Extraction Overview

Learn about how Ottimate extracts structured data from invoice documents

Document extraction is the foundation of Ottimate’s invoice automation platform. Ottimate uses a proprietary AI model trained specifically on invoices and purchase documents to extract structured data from uploaded files. This enables downstream automation including coding, approvals, and ERP synchronization.

How extraction works

The extraction pipeline begins when a document is uploaded to Ottimate. Documents can be uploaded via:

  • Email forwarding - Send invoices to your dedicated Ottimate inbox
  • Desktop Upload - Upload invoices to an Ottimate Location via the Dashboard UI
  • API upload - Upload files programmatically using the POST /invoices/upload endpoint

Supported file formats

Ottimate accepts the following file types:

  • PDF
  • JPG / JPEG
  • PNG
  • TIFF

Maximum file size is 25MB per file.

Uploads vs. invoices

Understanding the distinction between uploads and invoices is critical when working with the Ottimate API.

When you upload a document to Ottimate, it creates an upload record, not an invoice. The upload represents the raw file awaiting extraction.

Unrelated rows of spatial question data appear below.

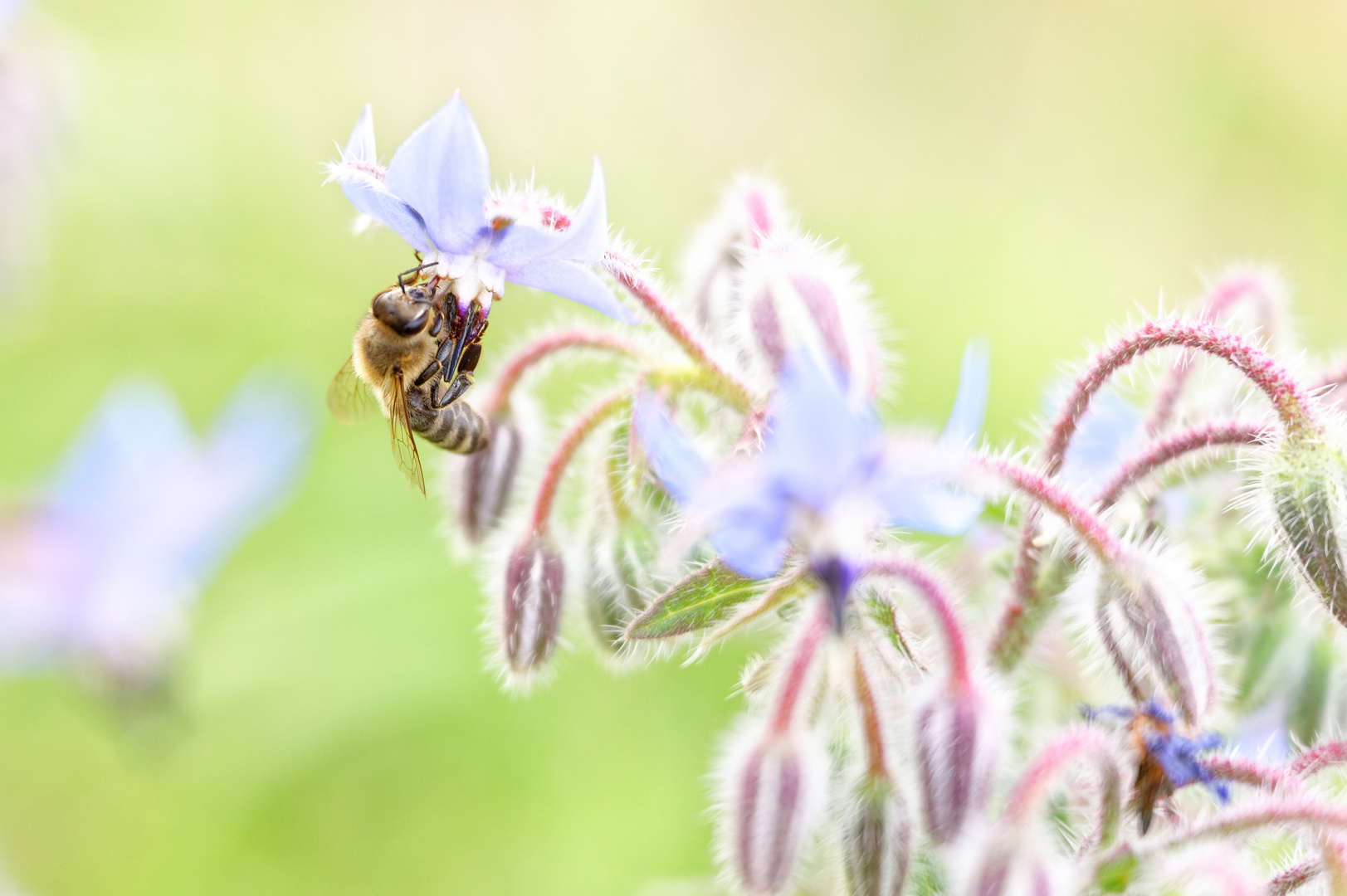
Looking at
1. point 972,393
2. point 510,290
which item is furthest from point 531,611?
point 510,290

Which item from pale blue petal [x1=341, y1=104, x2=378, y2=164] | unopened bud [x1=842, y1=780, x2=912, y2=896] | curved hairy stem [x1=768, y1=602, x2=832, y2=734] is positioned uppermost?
pale blue petal [x1=341, y1=104, x2=378, y2=164]

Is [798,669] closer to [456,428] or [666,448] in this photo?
[666,448]

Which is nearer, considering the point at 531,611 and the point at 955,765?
the point at 955,765

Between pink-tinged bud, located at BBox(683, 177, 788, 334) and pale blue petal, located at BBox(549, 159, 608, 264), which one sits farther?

An invoice is only created after extraction completes and structured data has been captured from the document.

This means:

  • An upload exists immediately after you submit a file
  • An invoice only exists after successful extraction
  • You should poll for upload status to track extraction progress
  • Once extraction completes, you can retrieve the invoice using the invoice ID

Extraction processing

Extraction is asynchronous. When you upload a document, Ottimate queues it for processing and returns immediately with an upload ID. The actual extraction happens in the background.

Depending on your account configuration during onboarding, uploaded files are processed through one of two pipelines:

  • AI extraction - Fully automated extraction using Ottimate’s proprietary model. This is the faster option and is suitable for most standard invoice formats.
  • Human-in-the-loop extraction - A quality-focused pipeline where trained operators verify and correct AI-extracted data. This option provides higher accuracy for complex or non-standard documents but has longer processing times.

Your account’s extraction pipeline is configured during onboarding based on the account tier.

Checking extraction status

To monitor the progress of your uploads, call the GET /invoices/uploads endpoint. This returns a list of uploads that have been submitted but not yet fully processed.

Check upload status
$curl -X GET "https://api.ottimate.com/invoices/uploads" \
> -H "X-Api-Key: your-api-key-here" \
> -H "X-API-Version: 1.0.0"

The response includes the status of each upload:

Response
1{
2 "version": "1.0.0",
3 "count": 1,
4 "results": [
5 {
6 "id": "b3e3e3e3-3e3e-4e3e-8e3e-3e3e3e3e3e3e",
7 "filename": "invoice-abc.pdf",
8 "status": "pending_processing",
9 "date": "2025-10-10T12:00:00Z",
10 "no_of_pages": 1,
11 "ottimate_location_name": "Downtown Location",
12 "preview_url": "https://ottimate.com/#b3e3e3e3-3e3e-4e3e-8e3e-3e3e3e3e3e3e"
13 }
14 ]
15}

Upload status values

StatusDescription
pending_processingThe upload is queued and awaiting extraction
splitThe uploaded file contains multiple pages that require manual review to confirm whether they belong to the same invoice or should be separated into distinct invoices
groupedPage grouping has been confirmed and the upload is ready for invoice creation

Using the preview URL

The preview_url field provides a direct link to the Ottimate extraction UI where users can:

  • Review extracted data and make corrections
  • Confirm page groupings for multi-page uploads
  • Manually export the invoice once review is complete

Once an upload no longer appears in this list, extraction has completed and the invoice is available through the invoices API.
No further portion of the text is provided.